** Information supplied follows **

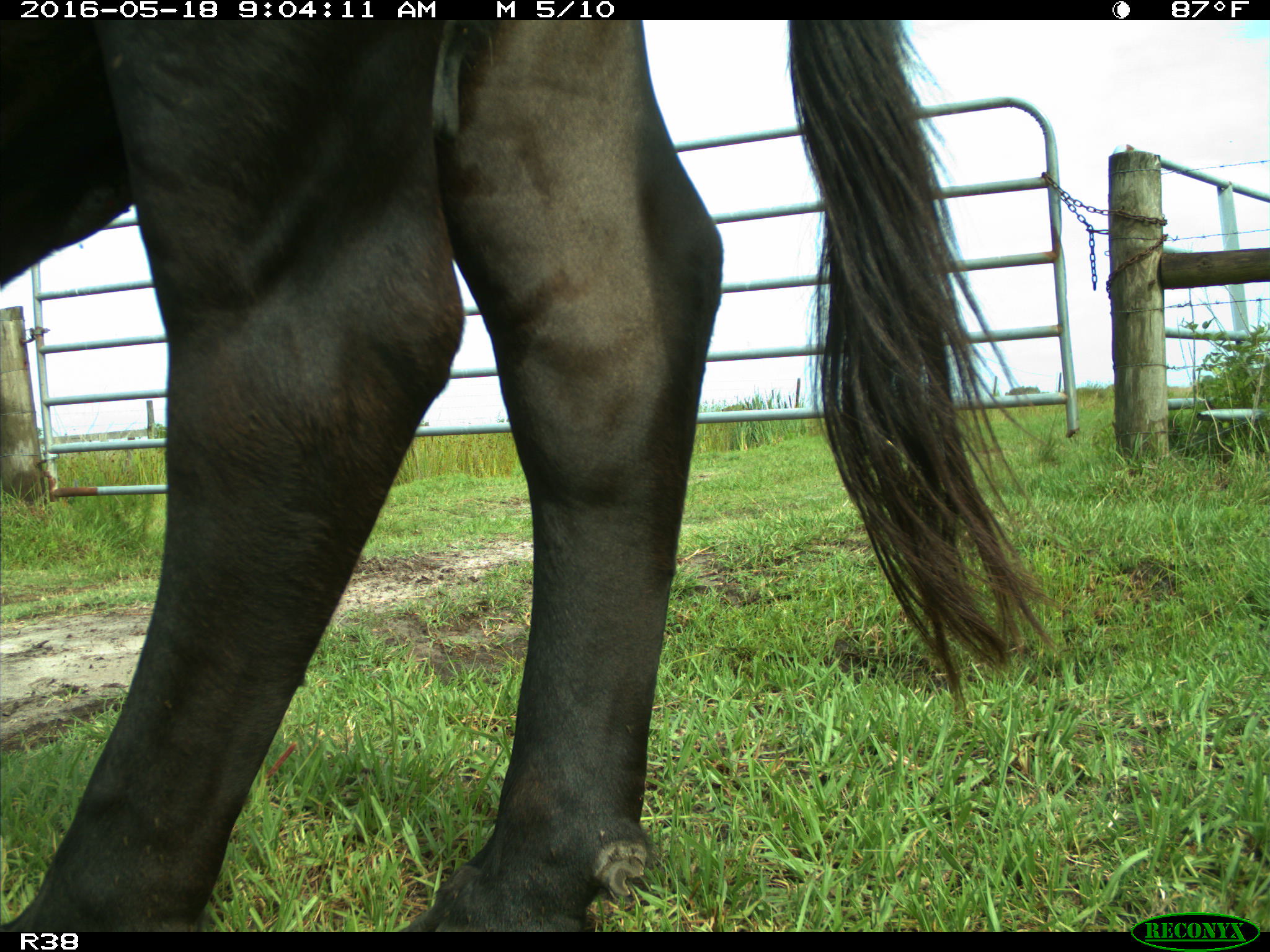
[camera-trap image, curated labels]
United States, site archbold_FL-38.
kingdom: Animalia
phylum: Chordata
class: Mammalia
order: Artiodactyla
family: Bovidae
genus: Bos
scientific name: Bos taurus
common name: domestic cow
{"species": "Bos taurus (domestic cow)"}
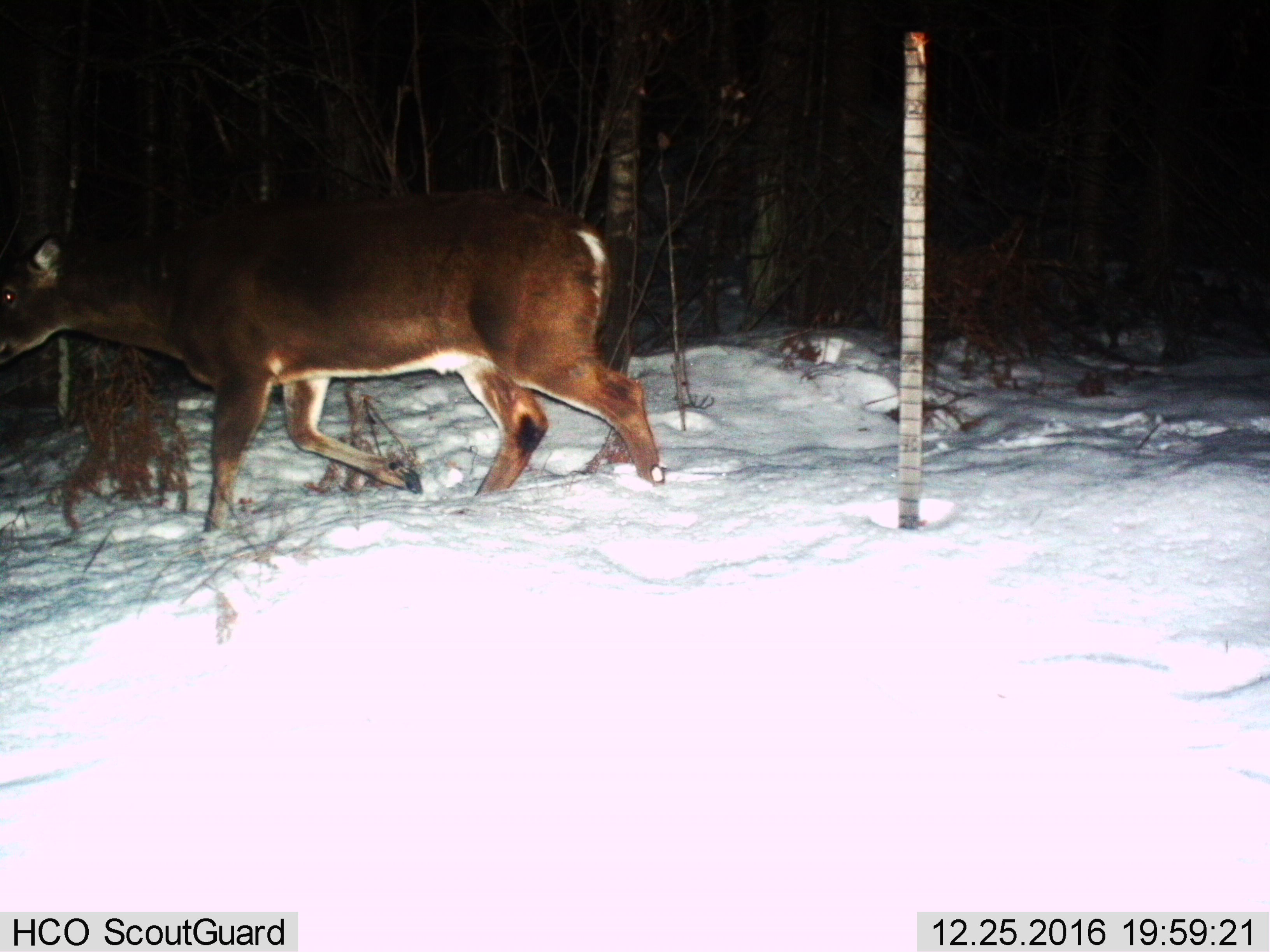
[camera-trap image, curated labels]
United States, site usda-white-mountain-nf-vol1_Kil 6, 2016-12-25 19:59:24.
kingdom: Animalia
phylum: Chordata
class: Mammalia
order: Artiodactyla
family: Cervidae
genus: Odocoileus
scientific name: Odocoileus virginianus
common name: white-tailed deer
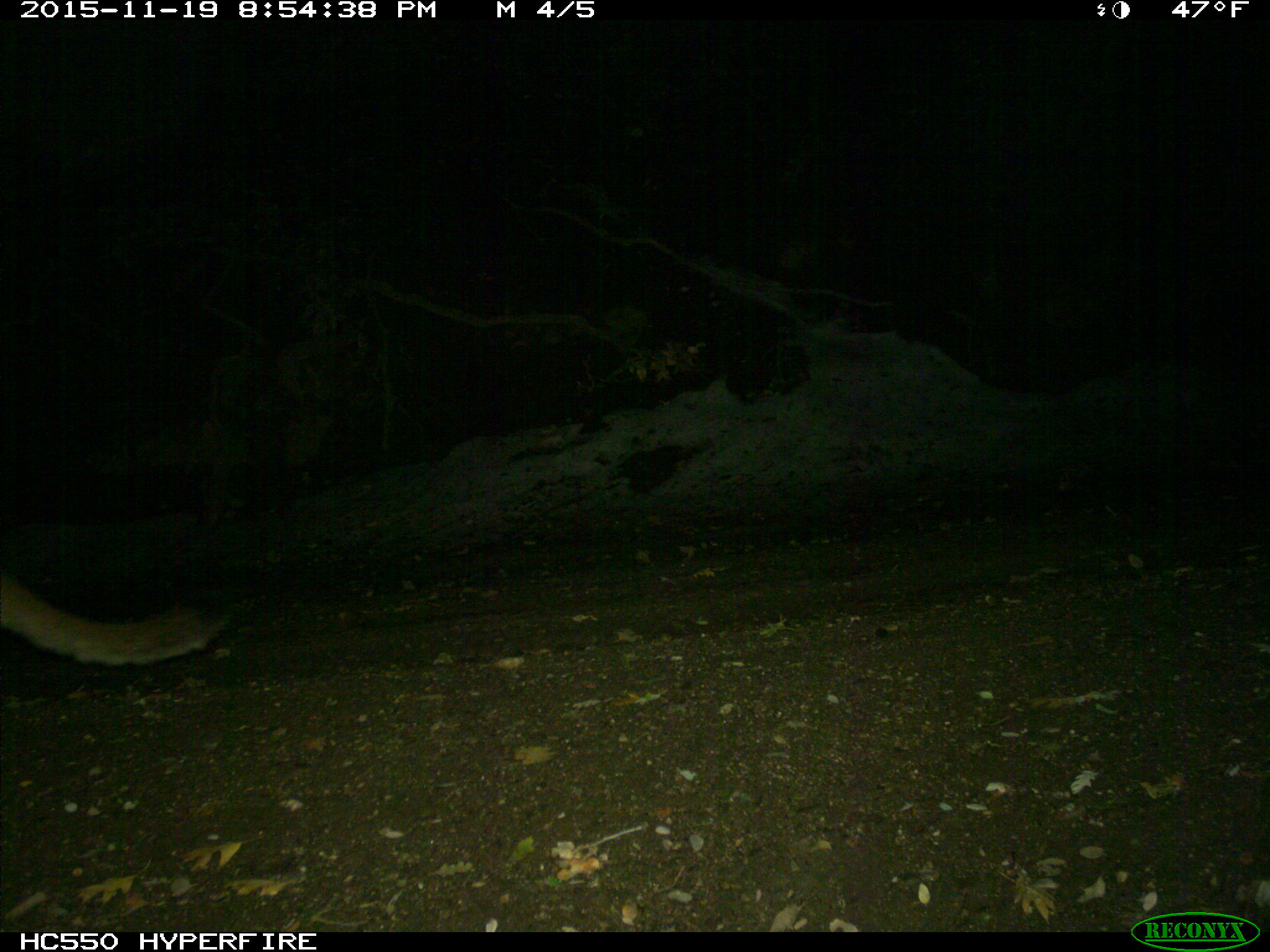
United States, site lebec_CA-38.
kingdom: Animalia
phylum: Chordata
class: Mammalia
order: Carnivora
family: Felidae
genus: Puma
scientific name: Puma concolor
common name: mountain lion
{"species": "Puma concolor (mountain lion)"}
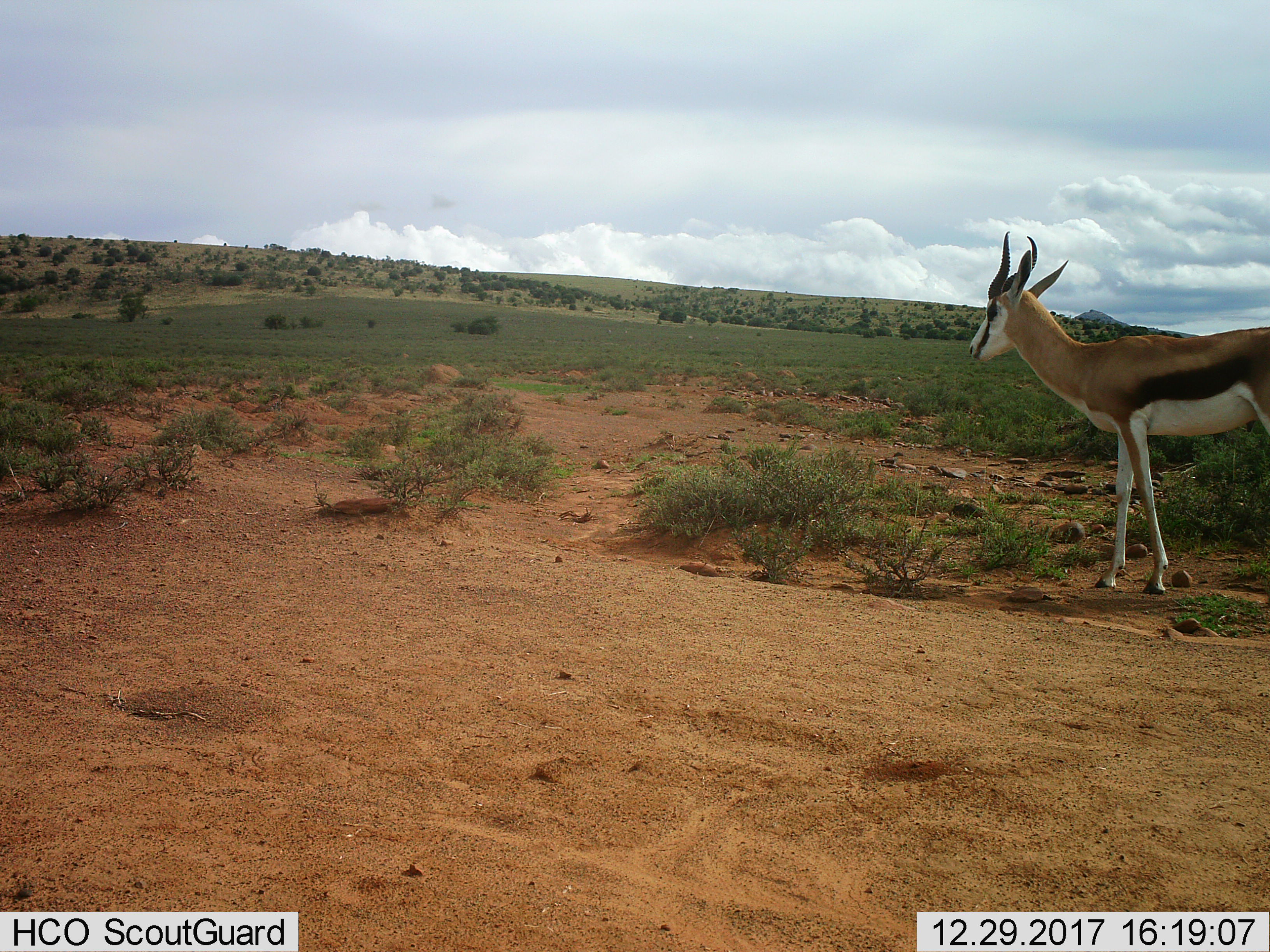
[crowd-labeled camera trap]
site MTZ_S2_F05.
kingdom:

** End of Information supplied **

• **About this task**:
The pictures are not part of the copy. Retype everything else in the entries exactly.

• **The completed task**:
[camera-trap image, curated labels]
United States, site archbold_FL-38.
kingdom: Animalia
phylum: Chordata
class: Mammalia
order: Artiodactyla
family: Bovidae
genus: Bos
scientific name: Bos taurus
common name: domestic cow
{"species": "Bos taurus (domestic cow)"}
[camera-trap image, curated labels]
United States, site usda-white-mountain-nf-vol1_Kil 6, 2016-12-25 19:59:24.
kingdom: Animalia
phylum: Chordata
class: Mammalia
order: Artiodactyla
family: Cervidae
genus: Odocoileus
scientific name: Odocoileus virginianus
common name: white-tailed deer
United States, site lebec_CA-38.
kingdom: Animalia
phylum: Chordata
class: Mammalia
order: Carnivora
family: Felidae
genus: Puma
scientific name: Puma concolor
common name: mountain lion
{"species": "Puma concolor (mountain lion)"}
[crowd-labeled camera trap]
site MTZ_S2_F05.
kingdom:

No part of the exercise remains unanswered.